### Task instructions
Lines of the data that contain the word "over" are the ones to copy.

### The data

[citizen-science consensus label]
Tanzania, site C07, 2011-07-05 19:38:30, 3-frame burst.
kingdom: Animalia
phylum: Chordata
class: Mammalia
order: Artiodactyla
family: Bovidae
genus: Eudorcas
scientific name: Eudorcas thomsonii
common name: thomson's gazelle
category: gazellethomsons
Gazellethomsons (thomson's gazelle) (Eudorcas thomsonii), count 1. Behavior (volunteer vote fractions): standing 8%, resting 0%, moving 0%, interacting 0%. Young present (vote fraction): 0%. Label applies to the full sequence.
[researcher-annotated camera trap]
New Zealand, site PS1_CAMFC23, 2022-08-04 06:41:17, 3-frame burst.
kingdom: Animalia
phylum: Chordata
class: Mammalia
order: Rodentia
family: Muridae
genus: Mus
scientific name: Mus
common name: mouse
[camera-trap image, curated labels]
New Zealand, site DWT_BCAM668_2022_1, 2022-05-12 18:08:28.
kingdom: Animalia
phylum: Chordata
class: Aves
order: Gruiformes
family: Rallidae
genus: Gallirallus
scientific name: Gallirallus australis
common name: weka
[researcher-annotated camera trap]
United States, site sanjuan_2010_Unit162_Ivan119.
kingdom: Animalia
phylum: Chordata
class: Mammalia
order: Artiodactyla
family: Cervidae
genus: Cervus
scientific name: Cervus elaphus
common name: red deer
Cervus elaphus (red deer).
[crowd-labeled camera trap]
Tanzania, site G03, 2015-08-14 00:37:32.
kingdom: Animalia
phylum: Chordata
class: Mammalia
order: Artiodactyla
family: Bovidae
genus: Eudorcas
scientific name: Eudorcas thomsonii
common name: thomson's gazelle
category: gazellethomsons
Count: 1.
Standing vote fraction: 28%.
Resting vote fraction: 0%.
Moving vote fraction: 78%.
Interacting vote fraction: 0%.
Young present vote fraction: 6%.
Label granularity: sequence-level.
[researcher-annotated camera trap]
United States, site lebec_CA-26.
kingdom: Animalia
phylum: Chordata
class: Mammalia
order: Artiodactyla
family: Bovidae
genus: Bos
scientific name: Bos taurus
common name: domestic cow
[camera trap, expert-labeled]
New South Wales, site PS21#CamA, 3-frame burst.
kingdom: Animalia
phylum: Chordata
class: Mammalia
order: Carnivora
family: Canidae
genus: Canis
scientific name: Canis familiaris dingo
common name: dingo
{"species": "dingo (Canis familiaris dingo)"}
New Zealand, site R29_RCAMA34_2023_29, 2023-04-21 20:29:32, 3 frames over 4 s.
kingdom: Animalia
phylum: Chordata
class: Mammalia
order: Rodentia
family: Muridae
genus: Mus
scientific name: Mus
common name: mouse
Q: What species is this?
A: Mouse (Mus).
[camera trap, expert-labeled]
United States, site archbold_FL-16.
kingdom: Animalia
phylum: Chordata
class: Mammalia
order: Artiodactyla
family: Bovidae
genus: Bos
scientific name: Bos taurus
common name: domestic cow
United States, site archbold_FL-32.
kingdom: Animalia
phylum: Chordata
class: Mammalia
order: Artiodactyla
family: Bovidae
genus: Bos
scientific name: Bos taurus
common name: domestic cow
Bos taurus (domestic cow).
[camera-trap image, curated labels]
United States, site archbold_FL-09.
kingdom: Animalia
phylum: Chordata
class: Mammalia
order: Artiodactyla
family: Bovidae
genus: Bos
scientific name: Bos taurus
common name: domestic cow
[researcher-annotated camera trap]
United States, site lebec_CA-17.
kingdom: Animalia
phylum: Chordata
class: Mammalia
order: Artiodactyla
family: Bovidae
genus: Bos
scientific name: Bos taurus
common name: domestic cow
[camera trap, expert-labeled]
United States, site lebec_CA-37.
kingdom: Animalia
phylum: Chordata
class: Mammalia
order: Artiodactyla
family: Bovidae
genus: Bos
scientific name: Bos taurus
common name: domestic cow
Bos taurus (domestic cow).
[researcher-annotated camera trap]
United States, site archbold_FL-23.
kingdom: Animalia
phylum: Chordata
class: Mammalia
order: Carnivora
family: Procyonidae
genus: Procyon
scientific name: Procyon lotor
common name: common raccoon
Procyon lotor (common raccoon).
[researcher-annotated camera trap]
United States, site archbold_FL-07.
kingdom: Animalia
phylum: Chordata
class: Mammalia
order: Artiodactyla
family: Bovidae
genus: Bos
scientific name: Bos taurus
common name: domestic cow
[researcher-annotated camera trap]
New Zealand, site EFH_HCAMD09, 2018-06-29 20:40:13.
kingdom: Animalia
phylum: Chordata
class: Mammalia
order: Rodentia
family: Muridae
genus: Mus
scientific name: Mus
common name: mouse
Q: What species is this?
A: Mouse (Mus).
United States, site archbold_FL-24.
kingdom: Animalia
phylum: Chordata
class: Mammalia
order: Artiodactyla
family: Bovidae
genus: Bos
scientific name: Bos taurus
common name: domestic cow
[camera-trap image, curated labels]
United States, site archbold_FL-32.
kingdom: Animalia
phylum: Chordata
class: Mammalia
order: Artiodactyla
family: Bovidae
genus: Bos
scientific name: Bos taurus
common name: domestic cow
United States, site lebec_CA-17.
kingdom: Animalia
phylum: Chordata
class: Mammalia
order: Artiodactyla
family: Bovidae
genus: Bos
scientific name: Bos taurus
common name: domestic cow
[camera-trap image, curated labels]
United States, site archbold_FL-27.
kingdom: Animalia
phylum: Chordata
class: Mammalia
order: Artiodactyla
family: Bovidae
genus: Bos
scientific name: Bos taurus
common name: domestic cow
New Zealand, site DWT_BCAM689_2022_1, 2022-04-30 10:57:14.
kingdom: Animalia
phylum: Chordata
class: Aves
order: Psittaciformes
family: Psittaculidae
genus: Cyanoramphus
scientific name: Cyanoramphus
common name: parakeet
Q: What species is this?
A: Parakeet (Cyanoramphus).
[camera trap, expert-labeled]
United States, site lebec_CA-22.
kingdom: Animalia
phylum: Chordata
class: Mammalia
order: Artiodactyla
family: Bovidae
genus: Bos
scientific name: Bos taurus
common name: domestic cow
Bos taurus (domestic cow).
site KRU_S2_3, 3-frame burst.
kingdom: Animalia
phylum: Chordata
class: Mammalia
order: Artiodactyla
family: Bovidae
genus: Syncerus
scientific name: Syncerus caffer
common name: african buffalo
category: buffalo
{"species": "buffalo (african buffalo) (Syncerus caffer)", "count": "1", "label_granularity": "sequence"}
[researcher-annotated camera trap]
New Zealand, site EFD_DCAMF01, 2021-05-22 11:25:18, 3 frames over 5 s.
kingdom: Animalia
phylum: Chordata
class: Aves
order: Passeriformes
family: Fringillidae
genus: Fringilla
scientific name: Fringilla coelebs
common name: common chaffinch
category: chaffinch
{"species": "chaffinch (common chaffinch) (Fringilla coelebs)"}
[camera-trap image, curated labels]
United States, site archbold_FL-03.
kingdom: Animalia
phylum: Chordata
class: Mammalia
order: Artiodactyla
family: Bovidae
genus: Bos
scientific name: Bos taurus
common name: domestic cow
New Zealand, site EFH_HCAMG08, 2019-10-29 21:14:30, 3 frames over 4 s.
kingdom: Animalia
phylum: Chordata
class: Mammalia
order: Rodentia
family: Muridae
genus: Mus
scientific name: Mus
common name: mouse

### Exercise result
New Zealand, site R29_RCAMA34_2023_29, 2023-04-21 20:29:32, 3 frames over 4 s.
New Zealand, site EFD_DCAMF01, 2021-05-22 11:25:18, 3 frames over 5 s.
New Zealand, site EFH_HCAMG08, 2019-10-29 21:14:30, 3 frames over 4 s.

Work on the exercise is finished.